▸ Text excerpt:
Plus: CAHPS to become part of Hospice Compare, but not right away.
Under hospice payment reform that took effect Jan. 1, glitches to Medicare payments continue to drag on, and providers aren’t happy about it.
For example: “An issue has been identified with the two separate payment rates for [Routine Home Care] services,” HHH Medicare Administrative Contractor Palmetto GBA notes in a message to providers. “On some claims, the high rate is populating on the claim for the RHC days when the low rate should have been applied.”
Palmetto originally projected a July fix date for the glitch, but now it has pushed off that estimate to January 2017.
“This creates a lot of bookkeeping nightmares for hospices to have to carry those overpayments on their books now for what’s going to end up being close to a year,” protested a provider calling into the Centers for Medicare & Medicaid Services’ May 4 Open Door Forum for home care and hospice providers.
Another example: This is merely one glitch of many. “A reported issue is under review by CMS involving cases where there is more than one prior period of hospice service not separate[d] by 60 days and the system is issuing an incorrect ‘RHC high’ payment rate,” notes HHH MAC National Government Services in a recent message to providers. No resolution is set yet for this issue, NGS reports.
And problems with Service Intensity Add-on payment continue as well. For example, “in limited circumstances, [SIA] adjustments are not occurring on the prior months claim as designed” when the seven-day SIA period spans two claims, NGS explains. The MAC expects this problem to be corrected in the July claims system update.
Medicare is fixing some of the reform-related billing problems, however, NGS notes. As announced in the last forum, a correction to SIA overpayments was installed in February. “Contractors were given instruction by CMS to adjust all claims that were affected by this system issue,” NGS says. “The adjustments have been completed.”
Other hospice-related issues addressed in the forum include:
Hospice Compare. You don’t have to worry if your hospice CAHPS ratings aren’t polished quite yet. Right now Medicare isn’t planning to include CAHPS ratings on Hospice Compare when it first launches in early to mid-2017, indicated CMS’s Debra Dean-Whittaker in the forum. “Hospice CAHPS will be reported, but … not any time soon,” Dean-Whittaker said.
However, your CAHPS honeymoon may not be too long. CMS does hope to start publicly reporting hospice CAHPS data some time in 2017, Dean-Whittaker said.
Proposed rule. Payment reform implemented in January 2016 “better aligns payments with visit intensity and the cost of providing care,” said Laura Ashbaugh in the forum. The 2017 rule “discusses our ongoing efforts to monitor provider behavior in response to these policy changes,” Ashbaugh noted.
The proposed changes to the Hospice Item Set tool (see Eli’s Hospice Insider, Vol. 9, No. 6) will change HIS “to be more in line with other post-acute care settings,” said CMS’s Staci Payne in the forum.
The proposed changes would transform HIS into a “comprehensive patient assessment instrument.”
Watch out: In addition to quality purposes, HIS may “in the future feasibly enable payment determinations,” Payne told forum attendees.

▸ Study questions:
• 1. In the hospice billing article, to what date has Palmetto GBA pushed back its estimated fix for the Routine Home Care rate glitch?
• 2. Render this sentence from the hospice billing article in Spanish: "Palmetto originally projected a July fix date for the glitch, but now it has pushed off that estimate to January 2017."
• 3. Summarize the hospice billing article in three sentences.
The data that follow come from a separate source and are unrelated to the hospice billing article.

▸ Supplied information:
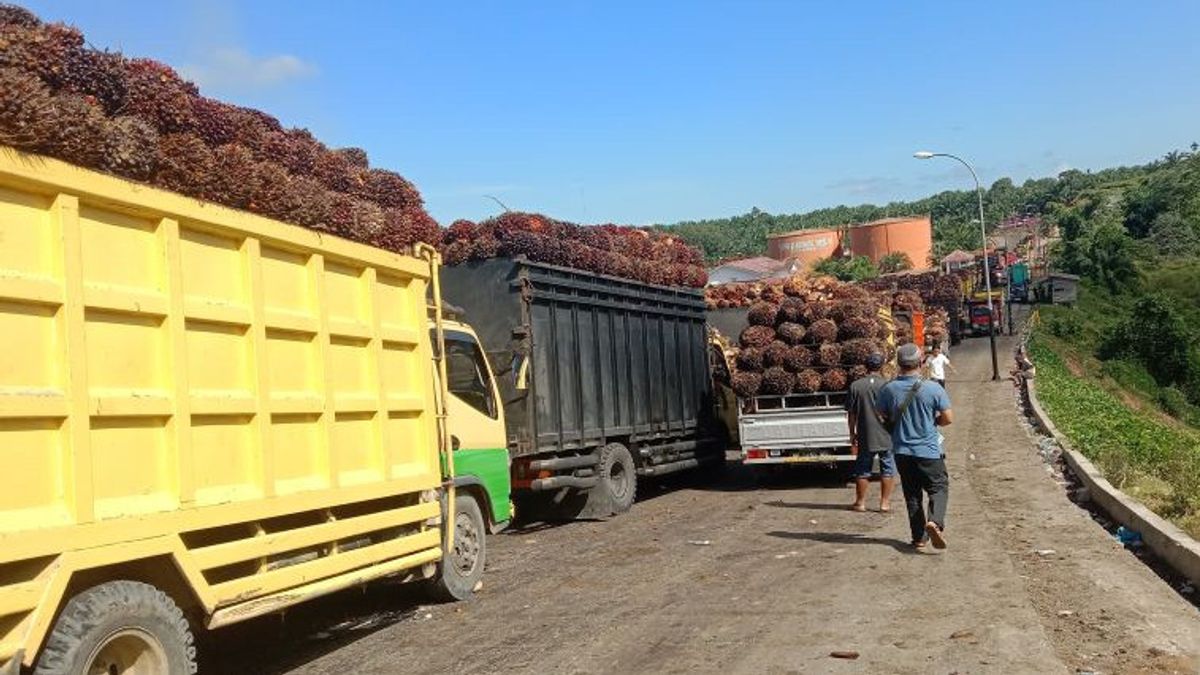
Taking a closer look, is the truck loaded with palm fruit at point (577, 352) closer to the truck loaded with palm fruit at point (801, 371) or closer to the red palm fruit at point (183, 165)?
the truck loaded with palm fruit at point (801, 371)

▸ Solutions to the problems:
• 1. January 2017.

• 2. Palmetto proyectó originalmente una fecha de corrección en julio para la falla, pero ahora ha aplazado esa estimación hasta enero de 2017.

• 3. Medicare payment glitches continue under the hospice payment reform that took effect Jan. 1. They include high Routine Home Care rates applied where the low rate belonged and problems with Service Intensity Add-on payments, although a correction to SIA overpayments was installed in February. CMS does not plan to include CAHPS ratings on Hospice Compare when it first launches in early to mid-2017, but it hopes to start publicly reporting hospice CAHPS data some time in 2017, and proposed changes would turn the Hospice Item Set into a comprehensive patient assessment instrument that may in the future enable payment determinations.